Le reste du menu offre son lot de petites surprises pour replonger avec bonheur dans l’historique de ce nanar cher à notre cœur de bisseux plus ou moins inavoué. La présence du demi-dieu Christophe Lemaire sur cette édition explosait les curseurs de l’évidence, d’abord pour évoquer avec émotion et moult anecdotes son amitié avec le maquilleur Benoît Lestang (on a d’ailleurs enfin quelques éclairages sur ce qui semble avoir précipité son suicide en juillet 2008), ensuite pour nous faire partager – via un très bon petit livret dissimulé dans le Blu-ray – sa découverte du film à l’époque de sa sortie, le tout avec son humour légendaire. Les éditeurs du Blu-ray en ont même profité pour rapatrier du DVD de Neo Publishing un très intéressant entretien croisé entre Lestang et le scénariste Jean-Claude Roy, et pour proposer un autre entretien où Lestang se révèle intarissable sur son travail créatif de maquilleur (les « DVDvores » auront reconnu l’entretien qui figurait sur l’édition collector de Martyrs !).

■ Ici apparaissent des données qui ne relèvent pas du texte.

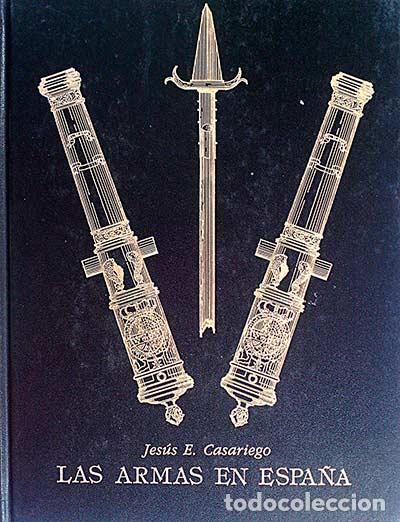 Libros: Las armas en Espa&ntilde;a - Casariego, Jes&uacute;s E. - Foto 1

Le menu s’achève avec un petit module décalé de quatre minutes, où Roy et Lestang enchaînent les prises ratées en essayant de présenter le film à l’occasion d’une diffusion sur CinéFX. Quand aux mélomanes, ils se réjouiront de trouver le CD de la bande originale à côté des deux galettes. Côté technique, si on peut tiquer à la rigueur sur l’équilibrage sonore (on relève une voix off soudain plus « lourde » que les sons extérieurs dans deux ou trois plans sexy), il nous est enfin possible de profiter de La Revanche des mortes-vivantes dans des conditions idylliques, surtout au vu d’une restauration HD tellement méticuleuse qu’elle pourrait nous faire croire que le film a été tourné la veille. Un cadeau magnifique pour un nanar bonnard (bon art ?) que l’on reverra toujours avec un plaisir non dissimulé.